Well, I'm not completely sure. mmap()ed memory always works on page-by-page
basis - you first access the page, it gets faulted in and you can further
access it. So for small (sub page size) accesses this is a win because you
don't have an overhead of syscall and fs write path. For accesses larger
than page size the overhead of syscall and some initial checks is well
hidden by other things. I guess write() ends up being more efficient
because write path taken for each page is somewhat lighter than full page
fault. But you'd need to look into perf data to get some hard numbers on
where the time is spent.

Honza

Honza
--
Jan Kara <ja...@suse.cz>
SUSE Labs, CR

Andiry Xu

unread,

Nov 5, 2013, 8:30:02 PM11/5/13

to

Hi,

Thanks for the reply. However I have filled up the whole RAM disk
before doing the test, i.e. asked the brd driver to allocate all the
pages initially. Moreover I have done the test on PMFS, a file system
for persistent memory, and the result is the same. PMFS reserves some
physical memory during system boot and then use it to emulate the
persistent memory device, so there shouldn't be any page fault. I
think there should be some other reason.

I will try to look into the perf data and see what happens. Thanks for
the advice.

Thanks,
Andiry

Jan Kara

unread,

Nov 7, 2013, 12:10:01 AM11/7/13

to

Well, pages in ramdisk are always present, that's not an issue. But you
will get a page fault to map a particular physical page in process'
virtual address space when you first access that virtual address in the
mapping from the process. The cost of setting up this virtual->physical
mapping is what I'm talking about.

If you had a process which first mmaps the file and writes to all pages in
the mapping and *then* measure the cost of another round of writing to the
mapping, I would expect you should see speeds close to those of memory bus.

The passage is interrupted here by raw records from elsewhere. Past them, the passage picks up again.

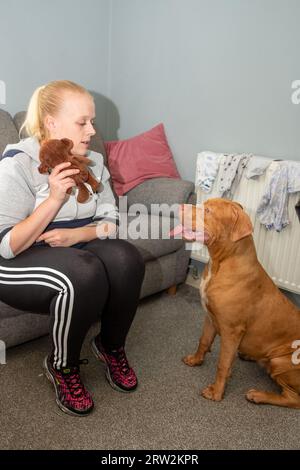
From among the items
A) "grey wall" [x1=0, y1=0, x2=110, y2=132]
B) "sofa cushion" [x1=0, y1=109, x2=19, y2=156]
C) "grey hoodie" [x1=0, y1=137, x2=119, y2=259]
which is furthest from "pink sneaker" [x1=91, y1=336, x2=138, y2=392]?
"grey wall" [x1=0, y1=0, x2=110, y2=132]

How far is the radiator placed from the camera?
2.07 meters

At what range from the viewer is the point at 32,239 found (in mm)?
1282

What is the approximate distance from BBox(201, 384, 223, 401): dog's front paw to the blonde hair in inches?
43.7

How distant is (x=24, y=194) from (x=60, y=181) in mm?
139

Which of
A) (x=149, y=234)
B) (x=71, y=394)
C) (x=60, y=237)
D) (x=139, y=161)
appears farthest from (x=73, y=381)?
(x=139, y=161)

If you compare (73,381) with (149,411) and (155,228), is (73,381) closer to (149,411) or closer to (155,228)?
(149,411)

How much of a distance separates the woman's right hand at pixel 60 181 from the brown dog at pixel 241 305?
0.43m

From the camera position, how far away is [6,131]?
204cm

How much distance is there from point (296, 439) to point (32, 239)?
1.10 metres

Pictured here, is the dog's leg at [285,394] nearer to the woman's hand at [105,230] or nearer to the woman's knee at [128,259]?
the woman's knee at [128,259]

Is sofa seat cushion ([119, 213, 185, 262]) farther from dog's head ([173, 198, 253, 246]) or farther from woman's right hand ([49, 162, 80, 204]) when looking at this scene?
woman's right hand ([49, 162, 80, 204])

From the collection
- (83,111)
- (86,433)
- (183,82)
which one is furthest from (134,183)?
(86,433)

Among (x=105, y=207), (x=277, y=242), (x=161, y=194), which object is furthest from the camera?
(x=161, y=194)
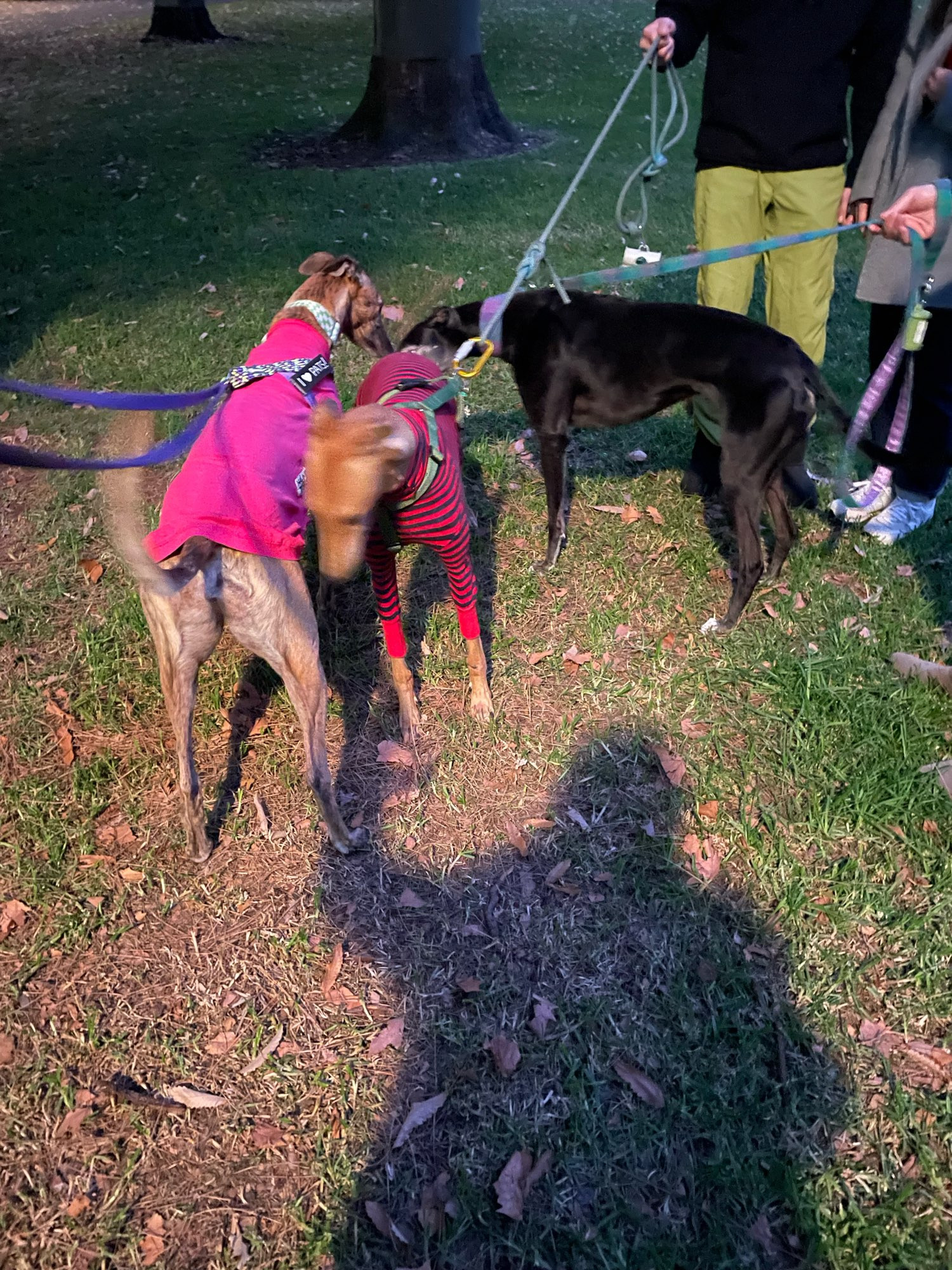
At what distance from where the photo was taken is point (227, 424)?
9.35ft

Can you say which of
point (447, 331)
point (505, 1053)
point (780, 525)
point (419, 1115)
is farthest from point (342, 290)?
point (419, 1115)

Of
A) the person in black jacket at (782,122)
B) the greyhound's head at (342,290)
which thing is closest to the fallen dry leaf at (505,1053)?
the person in black jacket at (782,122)

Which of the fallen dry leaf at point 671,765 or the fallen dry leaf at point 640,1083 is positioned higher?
the fallen dry leaf at point 671,765

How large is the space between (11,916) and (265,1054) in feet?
3.46

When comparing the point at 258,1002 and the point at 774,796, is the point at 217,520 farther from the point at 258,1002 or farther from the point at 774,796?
the point at 774,796

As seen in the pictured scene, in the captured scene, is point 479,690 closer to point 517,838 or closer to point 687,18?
point 517,838

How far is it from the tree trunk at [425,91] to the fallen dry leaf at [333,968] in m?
10.7

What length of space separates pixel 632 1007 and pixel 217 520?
1.97m

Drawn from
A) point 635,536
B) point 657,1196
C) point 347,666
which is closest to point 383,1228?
point 657,1196

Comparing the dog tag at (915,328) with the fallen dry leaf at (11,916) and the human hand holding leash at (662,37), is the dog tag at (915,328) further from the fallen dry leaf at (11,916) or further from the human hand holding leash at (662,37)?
the fallen dry leaf at (11,916)

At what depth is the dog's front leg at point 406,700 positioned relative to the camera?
353 centimetres

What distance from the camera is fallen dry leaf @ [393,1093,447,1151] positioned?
2.38 m

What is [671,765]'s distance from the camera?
11.2 ft

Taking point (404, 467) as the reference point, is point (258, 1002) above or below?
below
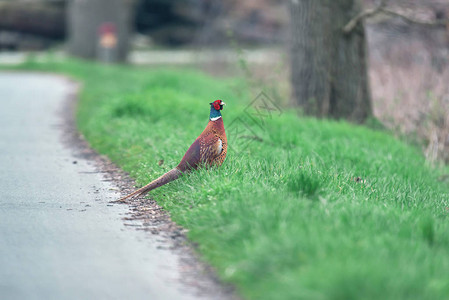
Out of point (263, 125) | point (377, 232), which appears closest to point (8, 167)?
point (263, 125)

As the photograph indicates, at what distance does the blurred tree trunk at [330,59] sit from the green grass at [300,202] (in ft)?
2.94

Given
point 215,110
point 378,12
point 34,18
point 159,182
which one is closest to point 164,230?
point 159,182

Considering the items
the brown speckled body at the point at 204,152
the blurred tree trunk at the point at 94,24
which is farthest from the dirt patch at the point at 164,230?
the blurred tree trunk at the point at 94,24

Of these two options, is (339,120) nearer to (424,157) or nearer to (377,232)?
(424,157)

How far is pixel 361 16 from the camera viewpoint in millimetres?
10320

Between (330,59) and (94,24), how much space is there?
12.8 m

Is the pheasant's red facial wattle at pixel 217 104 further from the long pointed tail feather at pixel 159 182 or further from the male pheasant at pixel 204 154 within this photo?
the long pointed tail feather at pixel 159 182

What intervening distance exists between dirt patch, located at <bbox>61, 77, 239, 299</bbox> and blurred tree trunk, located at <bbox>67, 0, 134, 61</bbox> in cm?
1380

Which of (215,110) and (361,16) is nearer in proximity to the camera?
(215,110)

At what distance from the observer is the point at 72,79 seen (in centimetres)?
1703

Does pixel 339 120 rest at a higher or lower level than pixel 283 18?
lower

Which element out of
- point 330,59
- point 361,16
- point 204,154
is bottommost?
point 204,154

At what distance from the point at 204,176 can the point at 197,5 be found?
22.2 metres

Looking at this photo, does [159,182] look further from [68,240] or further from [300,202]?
[300,202]
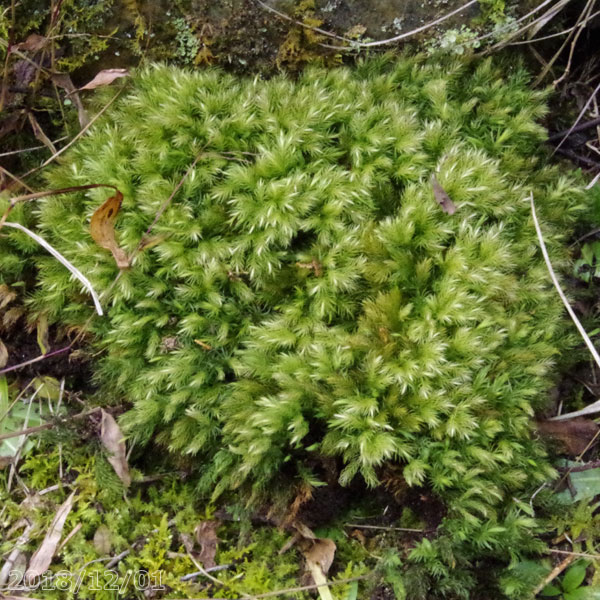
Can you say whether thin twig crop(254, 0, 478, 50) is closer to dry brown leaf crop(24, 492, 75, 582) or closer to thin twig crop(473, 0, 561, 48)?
thin twig crop(473, 0, 561, 48)

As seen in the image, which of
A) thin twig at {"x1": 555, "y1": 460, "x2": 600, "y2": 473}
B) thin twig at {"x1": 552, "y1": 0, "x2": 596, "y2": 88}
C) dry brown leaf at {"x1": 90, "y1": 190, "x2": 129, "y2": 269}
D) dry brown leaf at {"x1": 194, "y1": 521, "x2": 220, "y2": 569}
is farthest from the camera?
thin twig at {"x1": 552, "y1": 0, "x2": 596, "y2": 88}

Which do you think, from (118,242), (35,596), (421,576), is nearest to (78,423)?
(35,596)

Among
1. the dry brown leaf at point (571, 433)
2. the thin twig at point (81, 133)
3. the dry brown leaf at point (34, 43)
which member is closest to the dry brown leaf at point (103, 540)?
the thin twig at point (81, 133)

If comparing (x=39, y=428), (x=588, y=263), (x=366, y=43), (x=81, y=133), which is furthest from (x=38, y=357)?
(x=588, y=263)

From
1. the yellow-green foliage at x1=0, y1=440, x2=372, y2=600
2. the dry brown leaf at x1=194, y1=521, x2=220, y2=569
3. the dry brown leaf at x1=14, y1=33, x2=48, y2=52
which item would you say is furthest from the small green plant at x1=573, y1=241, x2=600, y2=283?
the dry brown leaf at x1=14, y1=33, x2=48, y2=52

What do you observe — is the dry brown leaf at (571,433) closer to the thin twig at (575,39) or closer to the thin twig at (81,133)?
the thin twig at (575,39)

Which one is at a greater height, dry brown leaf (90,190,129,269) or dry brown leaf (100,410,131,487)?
dry brown leaf (90,190,129,269)

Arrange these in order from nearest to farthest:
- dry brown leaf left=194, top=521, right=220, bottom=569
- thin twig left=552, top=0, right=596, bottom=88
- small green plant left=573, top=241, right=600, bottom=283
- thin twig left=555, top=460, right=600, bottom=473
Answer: dry brown leaf left=194, top=521, right=220, bottom=569 → thin twig left=555, top=460, right=600, bottom=473 → thin twig left=552, top=0, right=596, bottom=88 → small green plant left=573, top=241, right=600, bottom=283
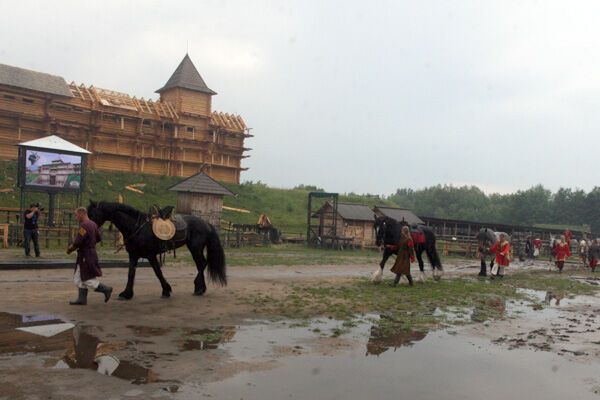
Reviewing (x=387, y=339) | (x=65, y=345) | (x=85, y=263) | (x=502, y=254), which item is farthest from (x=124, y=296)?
(x=502, y=254)

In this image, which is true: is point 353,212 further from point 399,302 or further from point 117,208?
point 117,208

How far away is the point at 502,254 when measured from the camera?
18438mm

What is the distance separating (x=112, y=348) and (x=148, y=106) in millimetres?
42936

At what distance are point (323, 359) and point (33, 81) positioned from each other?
139 feet

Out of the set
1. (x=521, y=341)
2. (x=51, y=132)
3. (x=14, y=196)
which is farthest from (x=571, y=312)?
(x=51, y=132)

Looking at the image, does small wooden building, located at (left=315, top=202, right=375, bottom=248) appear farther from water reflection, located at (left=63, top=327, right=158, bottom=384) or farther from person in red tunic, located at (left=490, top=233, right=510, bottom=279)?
water reflection, located at (left=63, top=327, right=158, bottom=384)

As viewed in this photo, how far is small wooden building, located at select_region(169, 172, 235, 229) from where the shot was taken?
100ft

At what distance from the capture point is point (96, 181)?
39438mm

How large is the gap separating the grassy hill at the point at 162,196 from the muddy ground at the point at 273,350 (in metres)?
26.5

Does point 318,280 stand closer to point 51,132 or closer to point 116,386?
point 116,386

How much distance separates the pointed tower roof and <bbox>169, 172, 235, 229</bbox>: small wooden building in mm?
19075

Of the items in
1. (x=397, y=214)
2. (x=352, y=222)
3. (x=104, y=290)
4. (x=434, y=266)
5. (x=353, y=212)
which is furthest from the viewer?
(x=397, y=214)

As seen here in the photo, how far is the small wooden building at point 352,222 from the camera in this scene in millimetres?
36312

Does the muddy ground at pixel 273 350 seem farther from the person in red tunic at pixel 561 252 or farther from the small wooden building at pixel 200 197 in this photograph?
the small wooden building at pixel 200 197
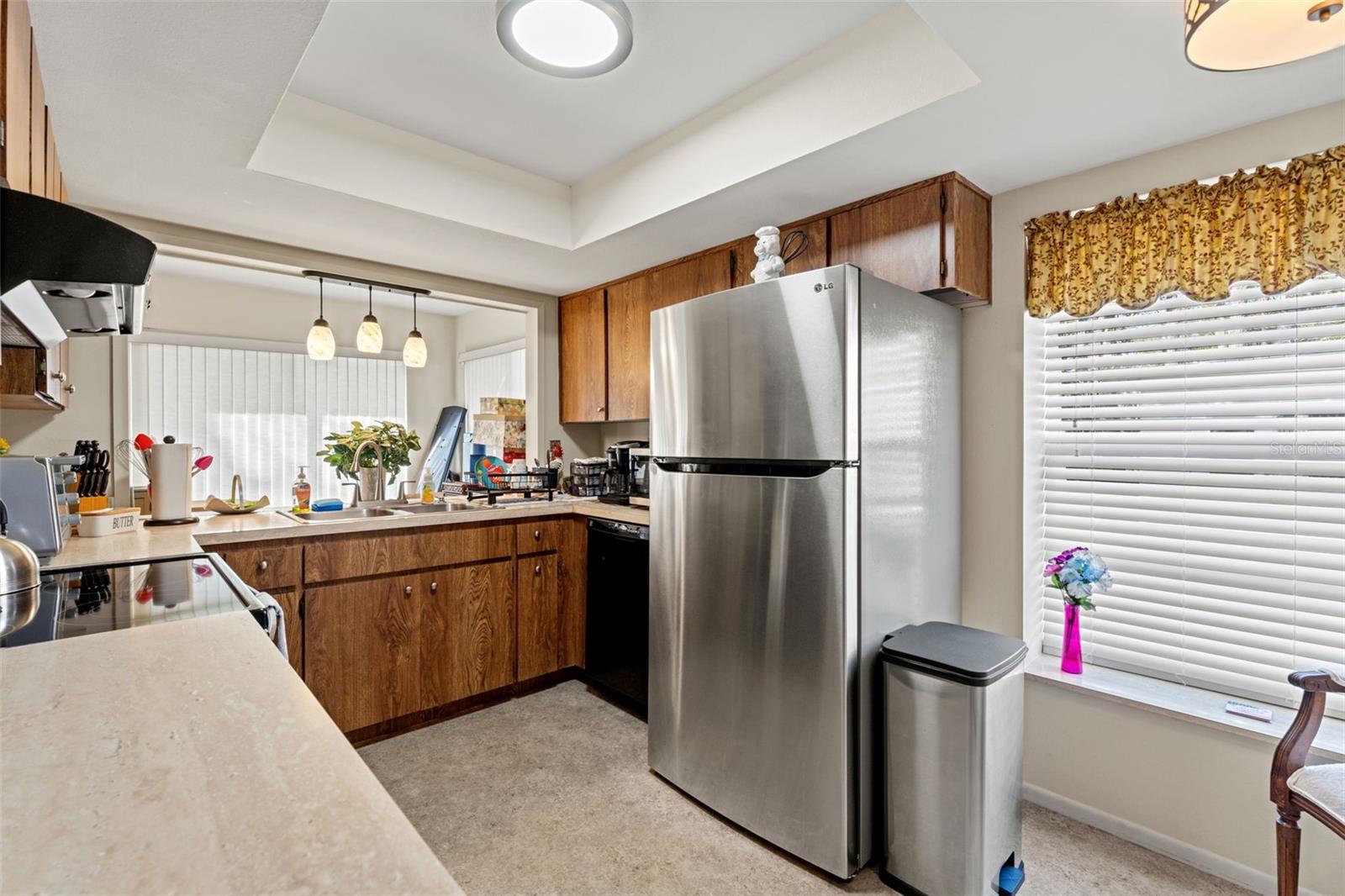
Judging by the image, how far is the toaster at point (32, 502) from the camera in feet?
5.79

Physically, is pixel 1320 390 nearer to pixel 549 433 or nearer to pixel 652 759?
pixel 652 759

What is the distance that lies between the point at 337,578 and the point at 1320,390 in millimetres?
3467

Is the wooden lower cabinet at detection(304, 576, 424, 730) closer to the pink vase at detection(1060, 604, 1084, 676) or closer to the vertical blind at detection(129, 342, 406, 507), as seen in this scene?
the pink vase at detection(1060, 604, 1084, 676)

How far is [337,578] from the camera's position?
2.58 meters

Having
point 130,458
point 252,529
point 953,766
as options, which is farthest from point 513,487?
point 953,766

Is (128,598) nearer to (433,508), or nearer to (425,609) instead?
(425,609)

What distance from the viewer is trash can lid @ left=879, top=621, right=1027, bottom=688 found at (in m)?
1.67

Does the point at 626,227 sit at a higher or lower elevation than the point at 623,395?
higher

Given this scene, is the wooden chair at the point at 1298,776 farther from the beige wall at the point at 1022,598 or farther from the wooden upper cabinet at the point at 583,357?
the wooden upper cabinet at the point at 583,357

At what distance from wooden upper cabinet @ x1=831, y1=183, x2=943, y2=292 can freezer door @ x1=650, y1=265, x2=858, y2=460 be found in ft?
1.80

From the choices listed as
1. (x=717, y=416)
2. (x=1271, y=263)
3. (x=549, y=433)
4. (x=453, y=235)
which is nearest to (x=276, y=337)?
(x=549, y=433)

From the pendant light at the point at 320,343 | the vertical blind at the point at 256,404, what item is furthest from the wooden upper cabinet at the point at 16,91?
→ the vertical blind at the point at 256,404

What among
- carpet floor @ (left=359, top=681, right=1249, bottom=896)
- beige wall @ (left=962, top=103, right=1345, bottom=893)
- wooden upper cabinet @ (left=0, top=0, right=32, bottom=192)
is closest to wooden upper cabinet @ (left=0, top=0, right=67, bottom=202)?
wooden upper cabinet @ (left=0, top=0, right=32, bottom=192)

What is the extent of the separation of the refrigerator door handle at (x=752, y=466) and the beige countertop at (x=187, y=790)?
1.40 m
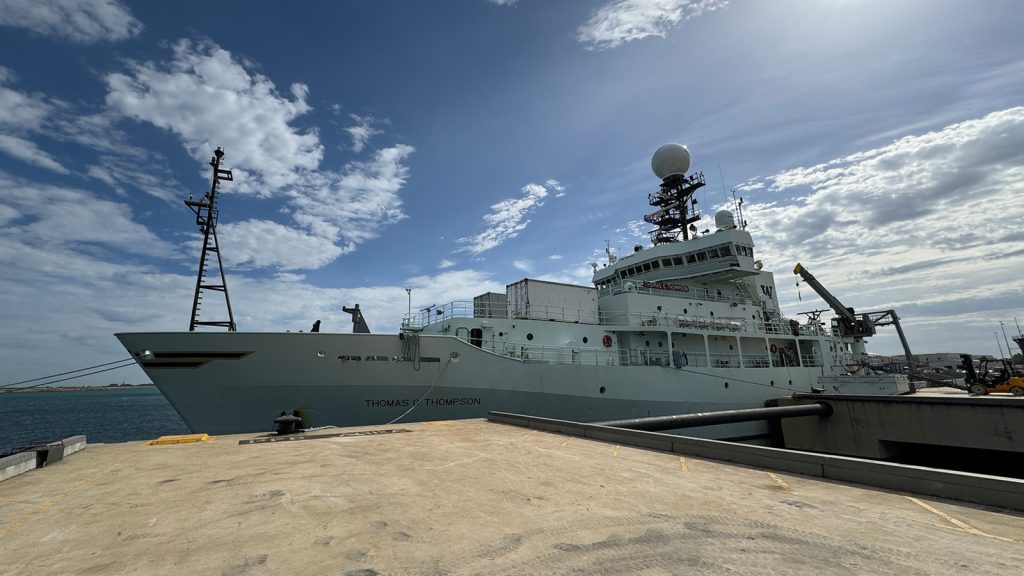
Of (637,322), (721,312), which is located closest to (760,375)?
(721,312)

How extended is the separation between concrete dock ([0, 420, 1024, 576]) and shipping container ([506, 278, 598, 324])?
37.9 feet

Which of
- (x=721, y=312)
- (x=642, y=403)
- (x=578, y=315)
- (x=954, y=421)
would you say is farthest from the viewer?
(x=721, y=312)

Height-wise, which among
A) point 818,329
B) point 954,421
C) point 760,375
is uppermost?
point 818,329

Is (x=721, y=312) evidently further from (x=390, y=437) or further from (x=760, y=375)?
(x=390, y=437)

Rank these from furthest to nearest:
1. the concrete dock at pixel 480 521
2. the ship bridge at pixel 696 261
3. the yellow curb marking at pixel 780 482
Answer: the ship bridge at pixel 696 261 → the yellow curb marking at pixel 780 482 → the concrete dock at pixel 480 521

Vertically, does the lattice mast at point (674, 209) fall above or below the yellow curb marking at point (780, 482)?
above

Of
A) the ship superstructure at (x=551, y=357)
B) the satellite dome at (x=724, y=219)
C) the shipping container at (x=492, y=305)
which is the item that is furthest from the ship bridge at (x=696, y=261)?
the shipping container at (x=492, y=305)

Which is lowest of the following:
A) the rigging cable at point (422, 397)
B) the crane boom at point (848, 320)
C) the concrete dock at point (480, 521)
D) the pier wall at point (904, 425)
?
the pier wall at point (904, 425)

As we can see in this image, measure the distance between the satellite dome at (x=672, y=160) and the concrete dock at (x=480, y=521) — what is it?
28995 millimetres

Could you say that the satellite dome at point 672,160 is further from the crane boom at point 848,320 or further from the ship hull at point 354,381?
the ship hull at point 354,381

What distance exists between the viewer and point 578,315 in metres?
19.5

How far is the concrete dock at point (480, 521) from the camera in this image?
3229mm

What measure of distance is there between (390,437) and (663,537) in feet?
23.8

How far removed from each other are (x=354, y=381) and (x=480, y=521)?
10.2 meters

> Moreover I have done the test on PMFS, a file system
> for persistent memory, and the result is the same. PMFS reserves some
> physical memory during system boot and then use it to emulate the
> persistent memory device, so there shouldn't be any page fault.

Again I don't think page faults would be avoided here.

Honza
--
Jan Kara <ja...@suse.cz>
SUSE Labs, CR

Andiry Xu

unread,

Nov 7, 2013, 3:20:02 PM11/7/13

to

Yes, you are right, there are page faults observed with perf. I
misunderstood page fault as copying pages between backing store and
physical memory.

> If you had a process which first mmaps the file and writes to all pages in
> the mapping and *then* measure the cost of another round of writing to the
> mapping, I would expect you should see speeds close to those of memory bus.
>

I've tried this as well. mmap() performance improves but still not as
good as write().
I used the perf report to compare write() and mmap() applications. For
write() version, top of perf report shows as:
33.33% __copy_user_nocache
4.72% ext2_get_blocks
4.42% mutex_unlock
3.59% __find_get_block

which looks reasonable.

However, for mmap() version, the perf report looks strange:
94.98% libc-2.15.so [.] 0x000000000014698d
2.25% page_fault
0.18% handle_mm_fault

I don't know what the first item is but it took the majority of cycles.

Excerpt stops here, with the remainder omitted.